Putting compute-gpas and add-grades-to-all together, we get a simple but effective pair of programs for administrating homework grades. One adds homework grades to the database, the other one computes the average homework grade. They exchange data through the file system, which means that what one program writes the other one must read. For that reason, the programs use write rather than display to ensure that other Scheme programs properly recognize the string-names. Of course, this plan also assumes that humans can read the output of write, even if it is not as pretty as the output that display produces.

1.3  Pretty Printing

Help Desk: pretty print, pretty-print


Your professor runs your program and then opens grade.dat with some text editor to find this mess:

(("Adam" 88 78 88 69 66) ("Brad" 100 88 87 ... 

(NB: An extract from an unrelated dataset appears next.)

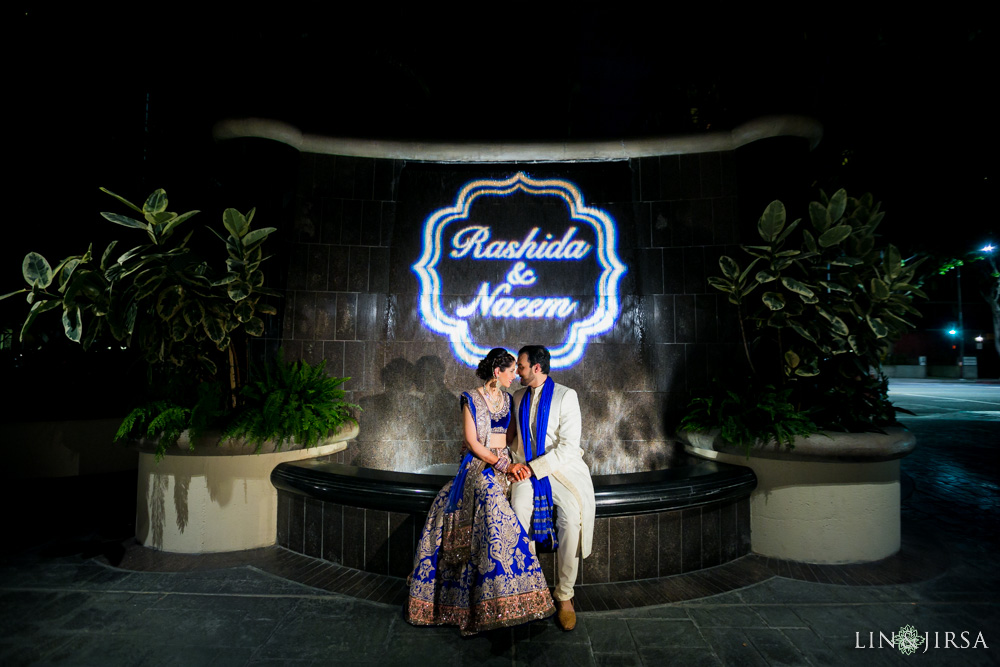 50-Downtown-Los-Angeles-Indian-Wedding-Photography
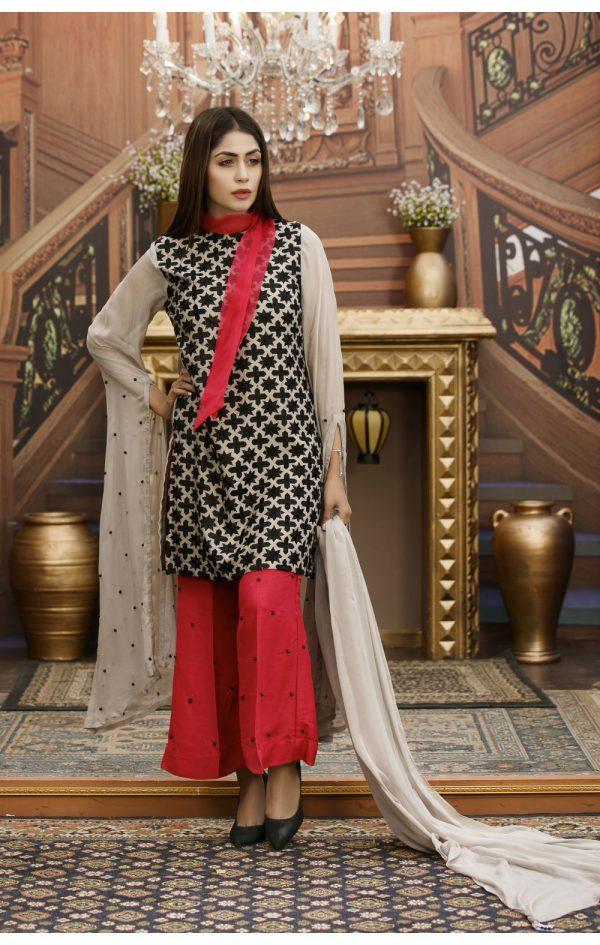 Pakistani Partwear Collection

That is, running the add-grades-to-all program flattened the file into one, long line of text. The file has become almost unmanageable for a human user.

;; S-expression  -->  Void
;; to pretty-print the value v using the same printed form as write, but with
;; newlines and whitespace inserted to make the output well-formatted
(define (pretty-print v) ...)

;; S-expression  -->  Void
;; same as pretty-print, 
;; but using display's style rather than write's
(define (pretty-display v) ...)

Figure 29:  Functions for pretty-printing S-expressions

What you want to do now is to print the S-expression in pretty shape, readable shape. Naturally Scheme comes with a library for PRETTY PRINTING S-expression. The most useful functions in this library are pretty-print and pretty-display, which are specified in figure 29. Using pretty-print, we can easily format the output in a reasonable manner with one change to add-grades-to-all:

;;  -->  Void
;; to add a grade to each record in DB via a query program
(define (add-grades-to-all)
  (let ([new (map add-one-grade (with-input-from-file DB read))])
    (with-output-to-file DB (lambda () (pretty-print new)) 'replace)))

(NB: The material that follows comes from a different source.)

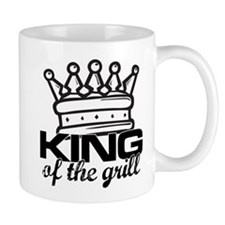 King of the Grill Mug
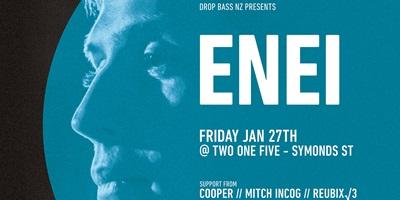 Enei (Critical Music)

Using this revision, grades.dat now remains in the original format and is thus both readable by programs and professors.

The other function from the library, pretty-display, also writes S-expressions in a pretty format but uses display instead of write to write out atomic pieces. As a result, the printed output is usually what people want to read, but the read function can no longer input this data in the original form. Using this function for the gpa program, like this,

;;  -->  (Listof (list String Number))
(define (gpas) (pretty-display (compute-gpas (with-input-from-file DB read))))

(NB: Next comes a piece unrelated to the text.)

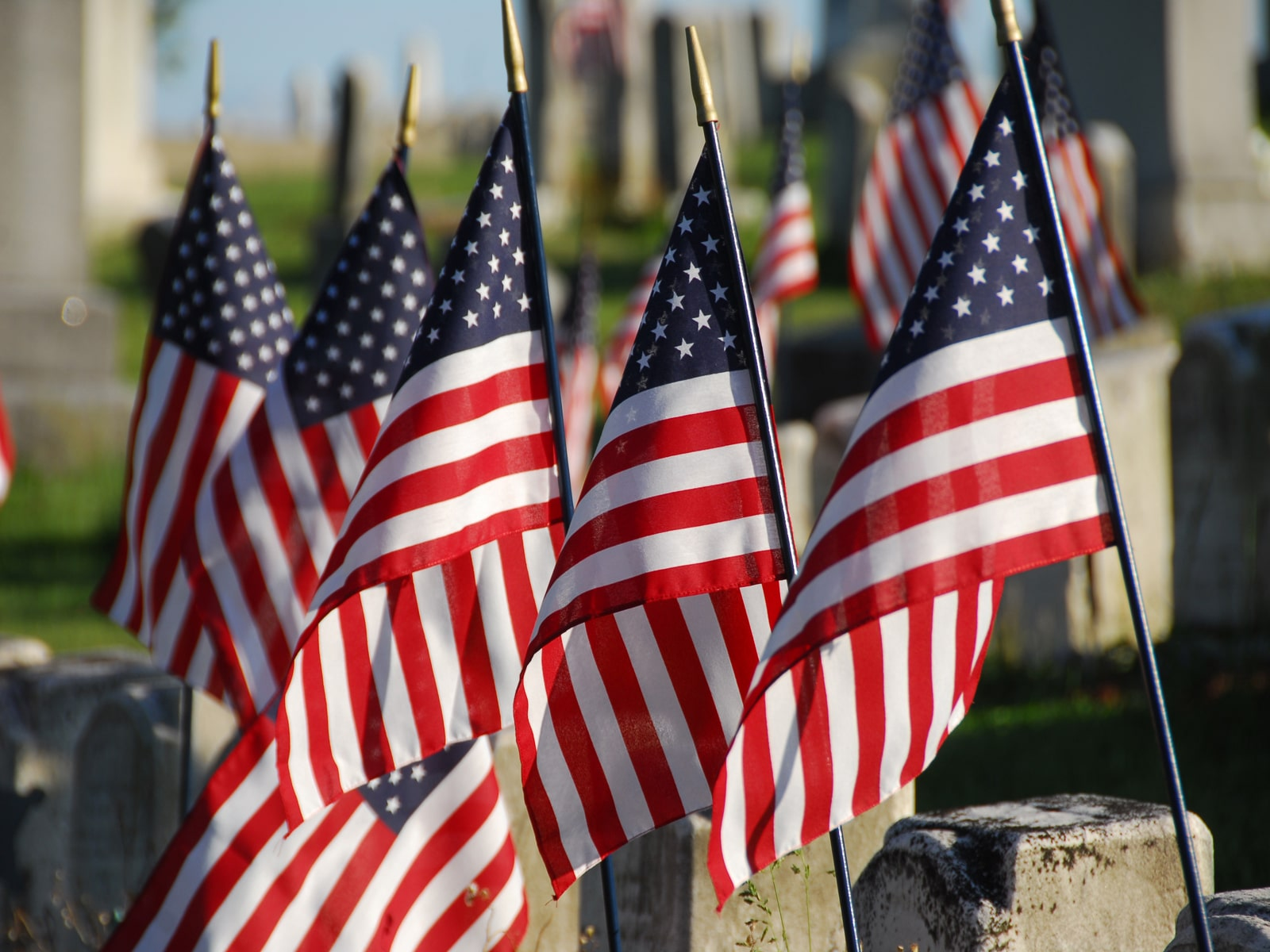 Memorial Day Images Free Wallpaper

produces an S-expression for the class gpa that everyone can read.

Historically, pretty-printing was important for printing programs, which of course are also in S-expression form. People soon realized that it is as useful for ordinary programs. Pretty-printing libraries therefore provide may ways of specifying the properties of the output that the pretty-printing functions produce. For more information, consult the help desk and experiment with the tools that the library provides.

10 And we give credit where credit is due.

11 Calling this function main is a convention not a necessity in Scheme.